The symptoms reported by the client revealed that he could be suffering from either bacterial pneumonia or acute bronchitis. Acute bronchitis would typically develop as an upper respiratory viral infection (a cold in the present case), that spreads to infect the airways. This results in productive cough accompanied by yellow phlegm. Additionally, he feels some achiness and congestion. These symptoms have been present for close to a week to indicate that he could acute bronchitis. The fact that the patient smokes also points to bronchitis since the smoke could irritate the lungs and cause the reported symptoms to develop. Other than the acute bronchitis diagnosis, the patient could alternatively be suffering from bacterial pneumonia. The condition presents fever and chills as symptoms to be accompanied by achiness and productive cough with yellow phlegm (Physicians Now Urgent Care, 2017). To determine the specific condition that the patient is suffering from (between acute bronchitis and bacterial pneumonia), laboratory tests (such as sputum test, pulse oximetry, chest X-ray, blood tests, pleural fluid culture and CT scan) are necessary (Marieb & Hoehn, 2012).

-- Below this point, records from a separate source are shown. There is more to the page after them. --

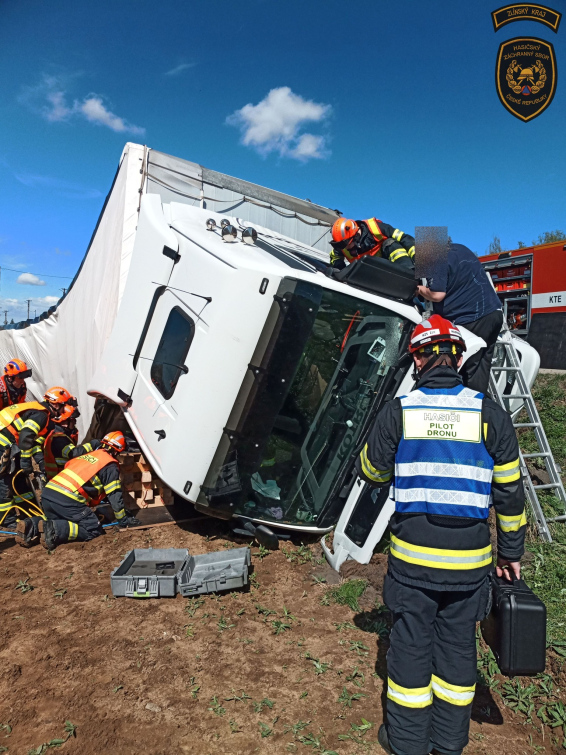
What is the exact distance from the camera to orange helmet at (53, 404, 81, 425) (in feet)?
18.2

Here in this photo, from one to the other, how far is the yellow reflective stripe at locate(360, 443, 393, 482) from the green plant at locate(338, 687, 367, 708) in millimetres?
1129

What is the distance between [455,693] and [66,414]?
4.74 metres

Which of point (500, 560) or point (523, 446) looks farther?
point (523, 446)

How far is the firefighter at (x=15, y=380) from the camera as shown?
21.6ft

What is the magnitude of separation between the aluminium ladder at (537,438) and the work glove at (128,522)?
3381 mm

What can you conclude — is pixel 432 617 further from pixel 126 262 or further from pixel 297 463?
pixel 126 262

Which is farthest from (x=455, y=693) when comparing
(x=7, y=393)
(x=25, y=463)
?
(x=7, y=393)

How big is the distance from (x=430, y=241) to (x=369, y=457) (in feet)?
6.68

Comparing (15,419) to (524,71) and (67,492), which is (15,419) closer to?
(67,492)

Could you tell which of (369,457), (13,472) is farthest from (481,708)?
(13,472)

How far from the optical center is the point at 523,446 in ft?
18.2

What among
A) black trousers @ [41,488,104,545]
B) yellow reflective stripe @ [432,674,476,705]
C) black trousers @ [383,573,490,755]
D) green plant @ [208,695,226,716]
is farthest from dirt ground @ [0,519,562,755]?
black trousers @ [41,488,104,545]

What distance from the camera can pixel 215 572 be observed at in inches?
139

Treatment strategies and management plan

Should the patient be diagnosed with bacterial pneumonia, three types of medication will be prescribed. The first type of medication is pain relievers and fever reducers to address the discomfort and fever. The second type is cough medication to calm the cough by loosening and moving the fluid from the lungs. The third type is antibiotics that will be dependent on the specific bacteria that caused pneumonia. On the other hand, should the patient be suffering from acute bronchitis then treatment would begin with rest and fluids intake. Additionally, a cough medication could be prescribed along with pain reliever and bronchodilators. Besides that, the patient would be advised to sleep near a humidifier or spend time in an enclosed steamy room. Besides the medication, the patient would be advised to visit the physician should the symptoms worsen since this is an indication that the current medication is not working or there are other comorbidities that have contributed to the current situation (Gielen et al., 2015) Respiratory Disease Research Paper.

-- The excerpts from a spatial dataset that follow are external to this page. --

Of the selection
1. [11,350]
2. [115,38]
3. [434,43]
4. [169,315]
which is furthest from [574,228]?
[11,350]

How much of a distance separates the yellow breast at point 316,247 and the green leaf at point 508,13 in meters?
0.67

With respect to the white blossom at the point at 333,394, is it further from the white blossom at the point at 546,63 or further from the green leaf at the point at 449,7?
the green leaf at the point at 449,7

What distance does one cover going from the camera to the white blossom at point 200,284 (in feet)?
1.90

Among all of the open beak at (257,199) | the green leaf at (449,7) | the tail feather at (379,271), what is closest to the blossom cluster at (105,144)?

Age specific strategies for educating the patients and family members

Education for this patient would focus on explaining the underlying condition, its causes, prevention and management for recovery. Firstly, the patient would be informed that he is suffering from a respiratory condition (either acute bronchitis or bacterial pneumonia depending on the diagnosis) that has exhibited as the expressed symptoms. Secondly, he should be informed that smoking contributed to the condition since cigarette smoke is a lung irritant that could have caused the coughing and sputum production. This would require that the patient quit smoking. Thirdly, he should be informed that at 44 years of age, he is approaching the threshold for age-related health declines that include a weakening immune system. Fourthly, he should be provided with community support resources (such as discussion forums for persons with respiratory problems) to facilitate his recovery. Finally, he should be informed on the need for a humidifier and steam treatments to ease the irritation on the respiratory system. The family should also be provided with the same information along with strategies for supporting the patient during the treatment period and how to adopt and maintain a healthy lifestyle. For instance, any family member who is smoking would be encouraged not to do so in the vicinity of the patient so as to offer an enabling environment that supports treatment (Copstead-Kirkhorn & Banasik, 2014).


Copstead-Kirkhorn, L. & Banasik, J. (2014). Pathophysiology (5th ed.). Amsterdam: Elsevier Health Sciences.

Gielen, S., Backer, G., Piepoli, M. & Wood, D. (2015). The esc textbook of preventive cardiology: clinical practice. Oxford: Oxford University Press.

Physicians Now Urgent Care (2017). How to recognize symptoms of bronchitis or pneumonia. Retrieved from Respiratory Disease Research Paper.